The Flash Sale approach had different strategies, including a two hour Lifetime Pass sales that sold out all of its 200 available passes, according to Zaitshik, as well as other flash sales with discount pricing 60 days, 28 days, and 14 days before the opening. “It's a way to generate revenue, and it created buzz. Flash Sales are a real test of the demand for the fair among its customers. The most effective sales was the one 30 days before the fair, which covered other payroll periods.”
For 2019, the company invested approximately $1.5 million in new ride acquisitions and infrastructure. New additions included a new generation Sizzler themed from Wisdom themed Axis, a Starship 4000, and a 22 meter Giant Wheel from Technical Park.

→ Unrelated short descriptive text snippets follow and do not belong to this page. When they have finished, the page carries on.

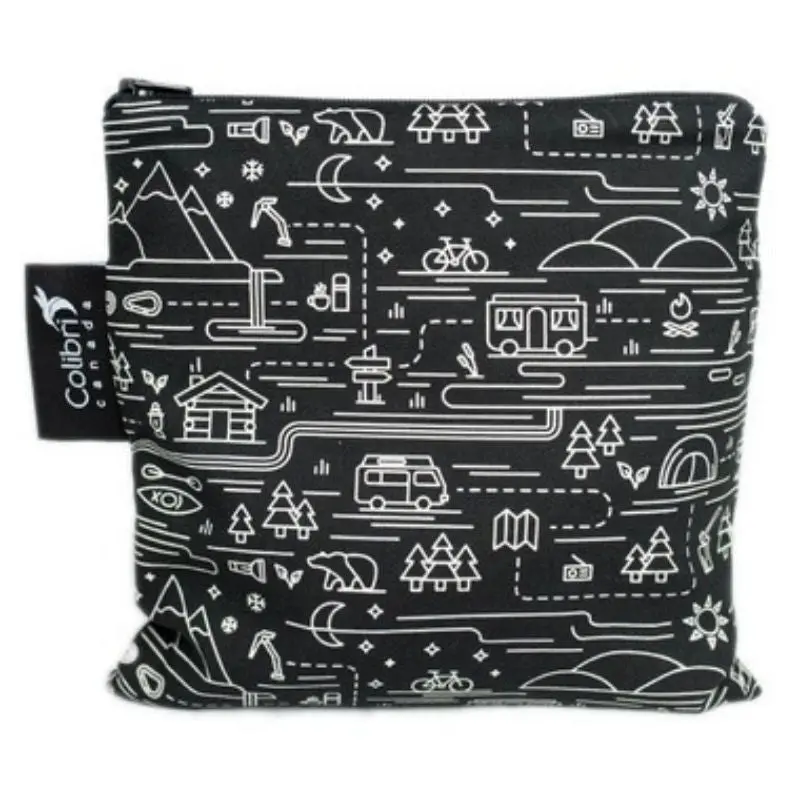 Large Snack Bags 2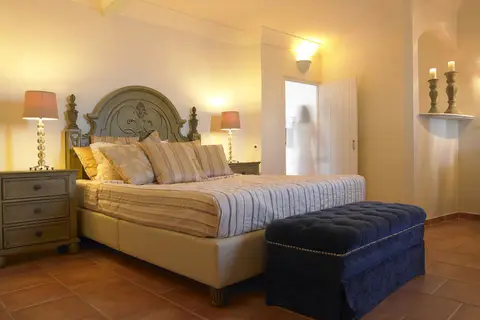 Suites Of The Gods in Hemera Holiday Home villa on Santorini, foto 11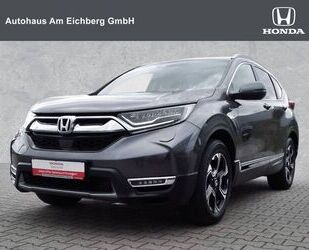 Honda CR-V Gebrauchtwagen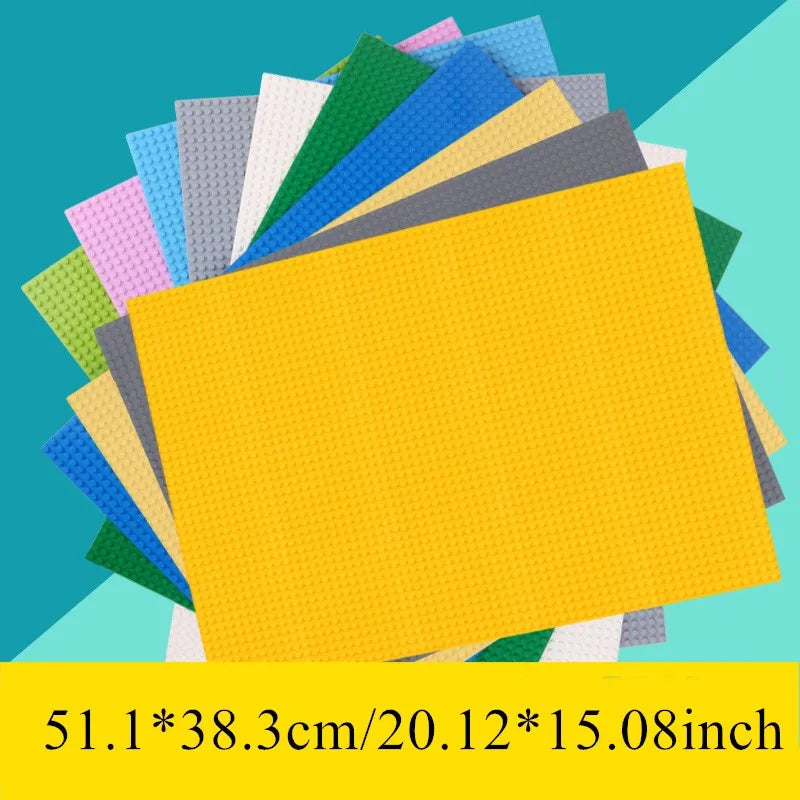 48*64 Dots Large Base Plate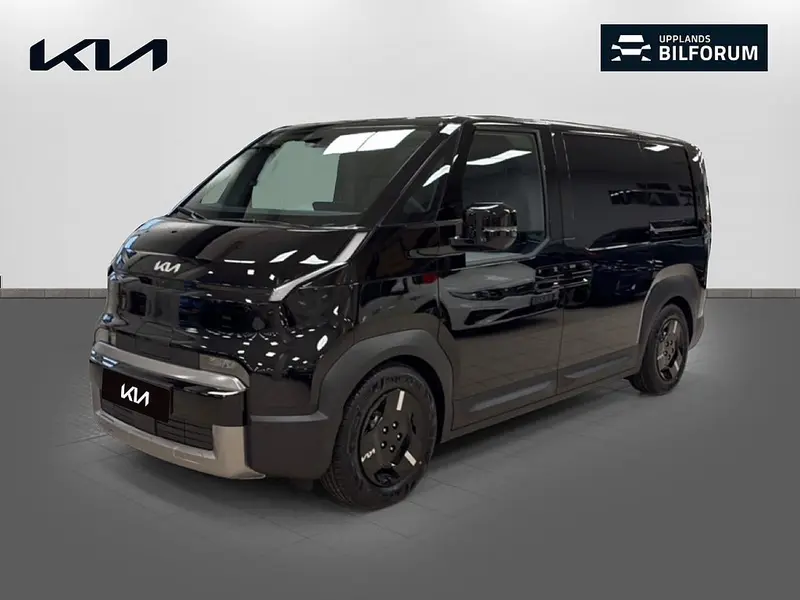 Kia PV5 2026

Zaitshik also expanded his ongoing guest amenity improvement program, which he claims to be in the forefront of the industry, adding such new innovations such as cellphone charging stations, baby changing stations, designated smoking areas, and increasing its light tower array. “We first had charging stations in 2015, I don't know anyone else who had them. But guest amenities have been our modus operandi since 1993, when we rebranded our color scheme, from hats to canvases and instituted a grooming policy.”

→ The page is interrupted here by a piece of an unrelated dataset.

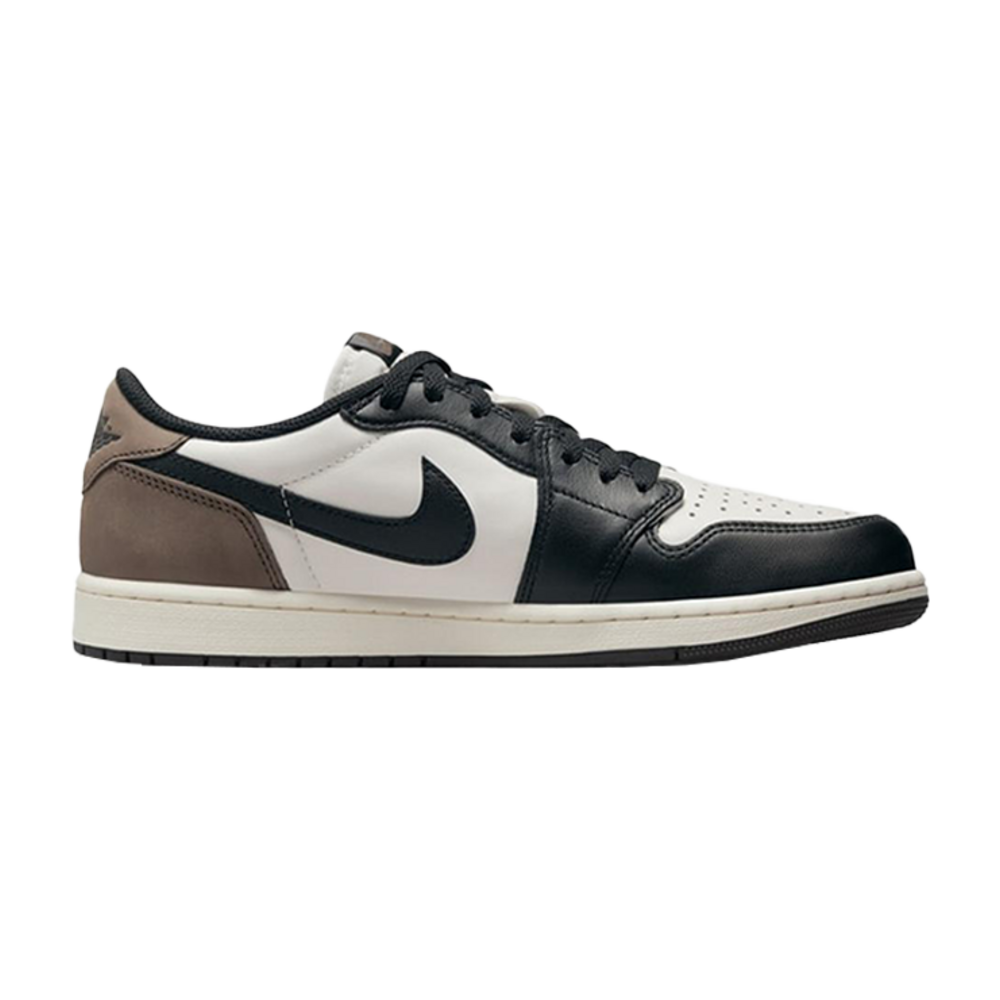TENIS AIR JORDAN 1 LOW OG MOCHA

Other 2019 midway additions included new umbrellas, benches and more than a dozen new photo ops – cutouts for instantly shareable photos, including cowboy and superhero looks, complete with a QR code for posting on Snapchat.
Improvements, ranging from the look of the midway to new technologies – such as the cashless midway using a Fun Card System – have been part and parcel of Wade Shows. “With changes like the Fun Card, you want to do it prudently and the most efficient way possible. In 2012 we chose the Fun Card system because it was the only battle tested cashless system. Today, while there are other systems available, Fun Card is still most economically feasible system. It's an evolving business, so we've added electronic ticketing, self-service kiosks and a mobile app.”
He added, “many of the fairs I currently have said that other carnival companies weren't providing these amenities. When we first go to a location, the amount of compliments from not just the customers, but the fair management teams and even the police, is very gratifying. Once you implement these changes, it's a whole new level to an event because people stay longer and their per capita spending goes up, as a result. But you continuously get better once you have built a strong foundation.”
Besides the gearing up for the bulk of his season, when Zaitshik spoke with Carnival Warehouse, he mentioned his other business for the year, the business of seeking new fairs and expanding his route. While mum on what RFPs he's working on, he admitted. “I love the thrill of the hunt. I love the opportunity to make proposals. I love the challenge of putting your best rides, games and food into pictures and words. The challenge is one I enjoy.”
Those potential contracts for new events are in the future. For now, he's more focused on the summer and fall of 2019. The fair business is about having fun and fun is one reason this livelong carnival worker loves the business. “The two most fun parts for me is having a vision of what the fair is going to look like when it opens, and then seeing that vision come life. When I walk around the midway early in the morning, I get a sense of pride and satisfaction of a job well done.”